True Meditation

by Krishnamurti

Man, throughout history, has been seeking in so many ways something beyond ordinary life. He has done everything possible -- fasted, tortured himself, accepted the authority of others -- engaged in every form of neurotic behavior. Man wants to find something that is both rational and has depth, a full meaning; and he has always, from ancient days, sought it out. You must have observed all this in different ways. Life seems to lack beauty, so we want romantic, mystical legends. Though we may even worship them, all the structures man has built, psychologically as well as physically, have nothing to do with reality.

You have probably heard the word "meditation" or read something about it or you may have followed some guru who tells you what to do. I wish you had never heard that word; then your mind would be fresh to enquire. Some people have been to India but I don't know why they go there. Truth isn't there; there is romance, but romance is not truth. Truth is where you are; it is not in some foreign country. Truth is what you are doing, how you are behaving, not in shaving your head or in those stupid things man has done.

Meditation is not for the immature. The immature can play with it, as they do now, sitting cross-legged, breathing in a certain way, standing on their heads, in order to experience something original. But, using any system, you can never come upon that which is eternal, timeless. There is no short cut to all this. One has to work hard; one has to become very aware of what one is doing, what one is thinking, without any distortion.

Dataset entries -
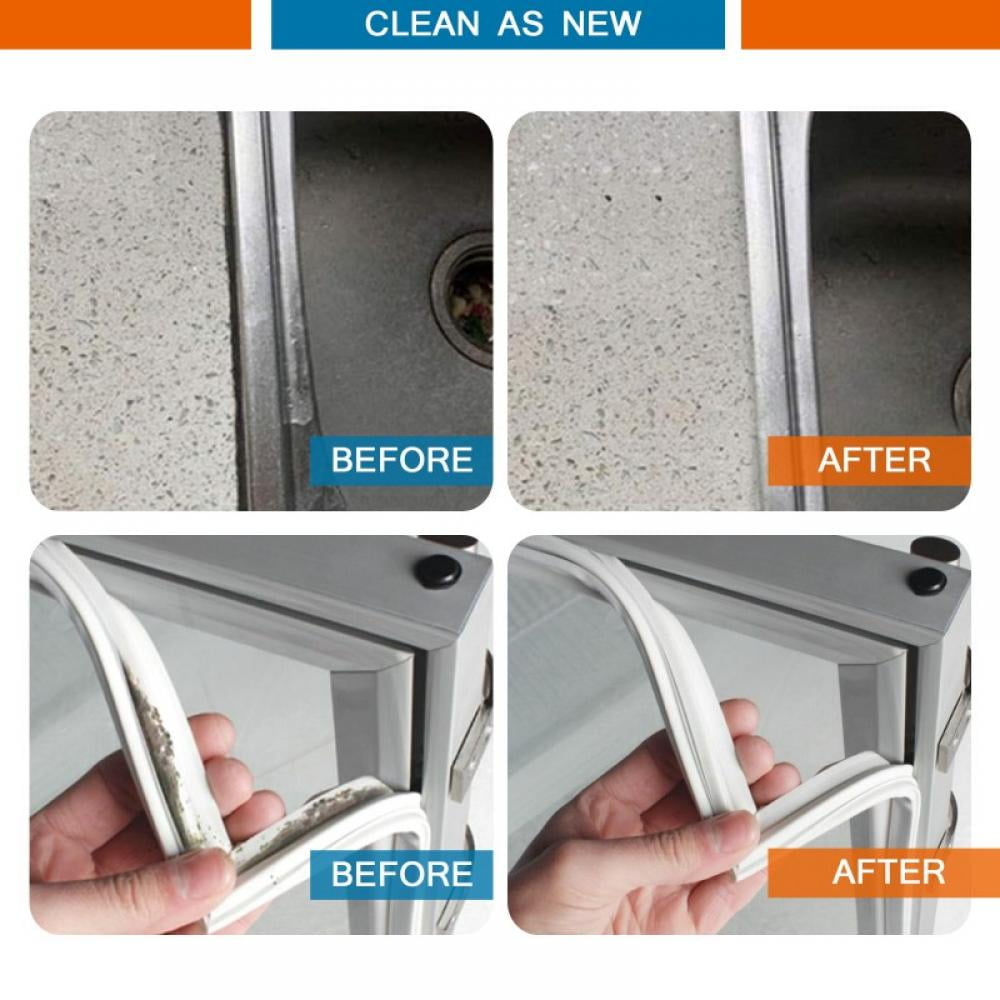 CLEAN AS NEW

BEFORE

AFTER

BEFORE

AFTER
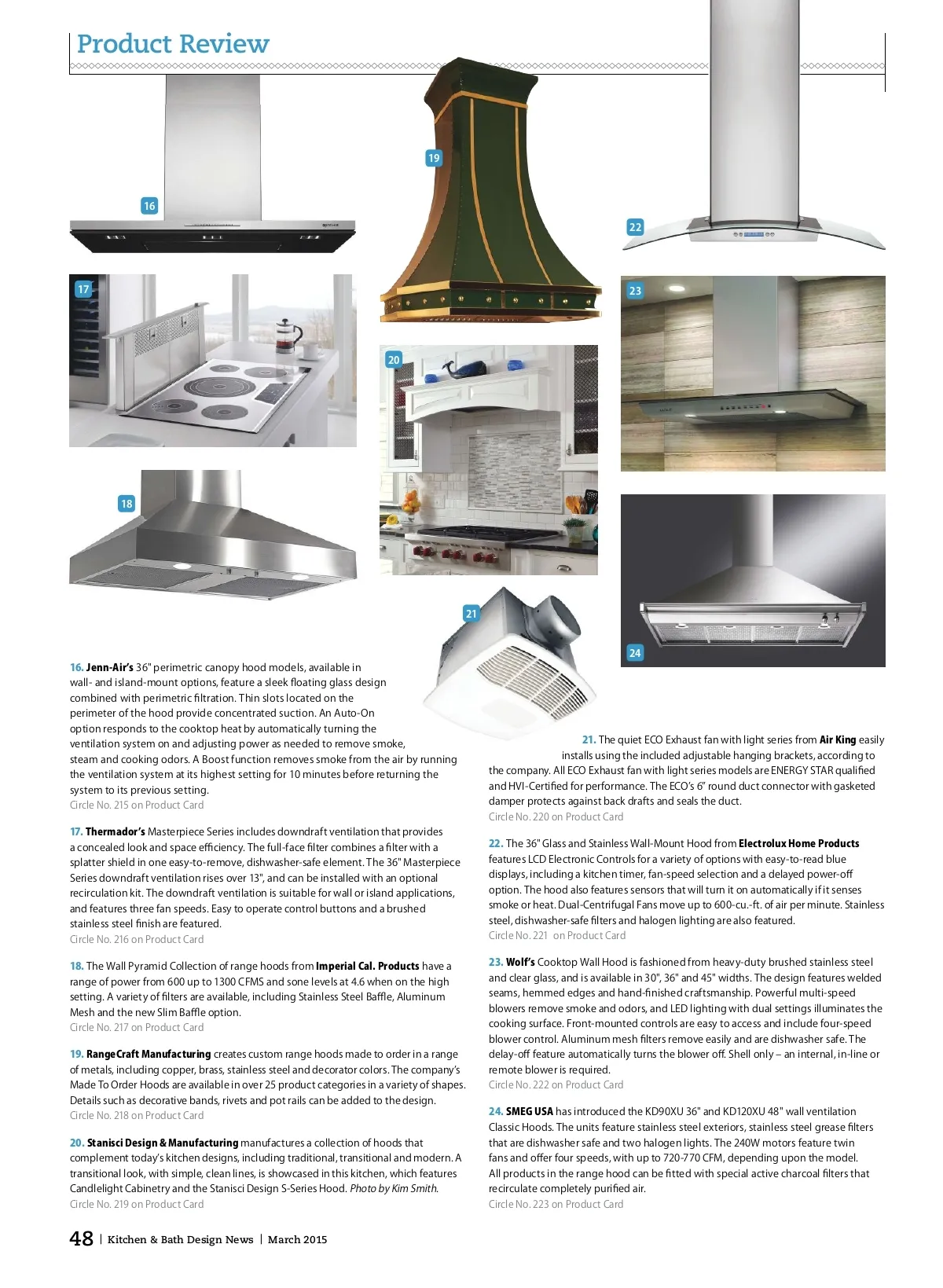 Product Review

16

19

22

17

23

20

18

21

24

16. Jenn-Air's 36" perimetric canopy hood models, available in wall- and island-mount options, feature a sleek floating glass design combined with perimetric filtration. Thin slots located on the perimeter of the hood provide concentrated suction. An Auto-On option responds to the cooktop heat by automatically turning the ventilation system on and adjusting power as needed to remove smoke, steam and cooking odors. A Boost function removes smoke from the air by running the ventilation system at its highest setting for 10 minutes before returning the system to its previous setting.
Circle No. 215 on Product Card

17. Thermador's Masterpiece Series includes downdraft ventilation that provides a concealed look and space efficiency. The full-face filter combines a filter with a splatter shield in one easy-to-remove, dishwasher-safe element. The 36" Masterpiece Series downdraft ventilation rises over 13", and can be installed with an optional recirculation kit. The downdraft ventilation is suitable for wall or island applications, and features three fan speeds. Easy to operate control buttons and a brushed stainless steel finish are featured.
Circle No. 216 on Product Card

18. The Wall Pyramid Collection of range hoods from Imperial Cal. Products have a range of power from 600 up to 1300 CFMS and sone levels at 4.6 when on the high setting. A variety of filters are available, including Stainless Steel Baffle, Aluminum Mesh and the new Slim Baffle option.
Circle No. 217 on Product Card

19. RangeCraft Manufacturing creates custom range hoods made to order in a range of metals, including copper, brass, stainless steel and decorator colors. The company's Made To Order Hoods are available in over 25 product categories in a variety of shapes. Details such as decorative bands, rivets and pot rails can be added to the design.
Circle No. 218 on Product Card

20. Stanisci Design & Manufacturing manufactures a collection of hoods that complement today's kitchen designs, including traditional, transitional and modern. A transitional look, with simple, clean lines, is showcased in this kitchen, which features Candlelight Cabinetry and the Stanisci Design S-Series Hood. Photo by Kim Smith.
Circle No. 219 on Product Card

21. The quiet ECO Exhaust fan with light series from Air King easily installs using the included adjustable hanging brackets, according to the company. All ECO Exhaust fan with light series models are ENERGY STAR qualified and HVI-Certified for performance. The ECO's 6" round duct connector with gasketed damper protects against back drafts and seals the duct.
Circle No. 220 on Product Card

22. The 36" Glass and Stainless Wall-Mount Hood from Electrolux Home Products features LCD Electronic Controls for a variety of options with easy-to-read blue displays, including a kitchen timer, fan-speed selection and a delayed power-off option. The hood also features sensors that will turn it on automatically if it senses smoke or heat. Dual-Centrifugal Fans move up to 600-cu.-ft. of air per minute. Stainless steel, dishwasher-safe filters and halogen lighting are also featured.
Circle No. 221 on Product Card

23. Wolf's Cooktop Wall Hood is fashioned from heavy-duty brushed stainless steel and clear glass, and is available in 30", 36" and 45" widths. The design features welded seams, hemmed edges and hand-finished craftsmanship. Powerful multi-speed blowers remove smoke and odors, and LED lighting with dual settings illuminates the cooking surface. Front-mounted controls are easy to access and include four-speed blower control. Aluminum mesh filters remove easily and are dishwasher safe. The delay-off feature automatically turns the blower off. Shell only – an internal, in-line or remote blower is required.
Circle No. 222 on Product Card

24. SMEG USA has introduced the KD90XU 36" and KD120XU 48" wall ventilation Classic Hoods. The units feature stainless steel exteriors, stainless steel grease filters that are dishwasher safe and two halogen lights. The 240W motors feature twin fans and offer four speeds, with up to 720-770 CFM, depending upon the model. All products in the range hood can be fitted with special active charcoal filters that recirculate completely purified air.
Circle No. 223 on Product Card

48 | Kitchen & Bath Design News | March 2015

Questions to answer -
1/ Please reproduce the passage from the meditation essay word for word, starting with "by Krishnamurti" and going on through "do with reality.".
2/ In the meditation essay, where is truth said to be?

Solved tasks -
1/
by Krishnamurti

Man, throughout history, has been seeking in so many ways something beyond ordinary life. He has done everything possible -- fasted, tortured himself, accepted the authority of others -- engaged in every form of neurotic behavior. Man wants to find something that is both rational and has depth, a full meaning; and he has always, from ancient days, sought it out. You must have observed all this in different ways. Life seems to lack beauty, so we want romantic, mystical legends. Though we may even worship them, all the structures man has built, psychologically as well as physically, have nothing to do with reality.

2/ Truth is where you are, not in some foreign country.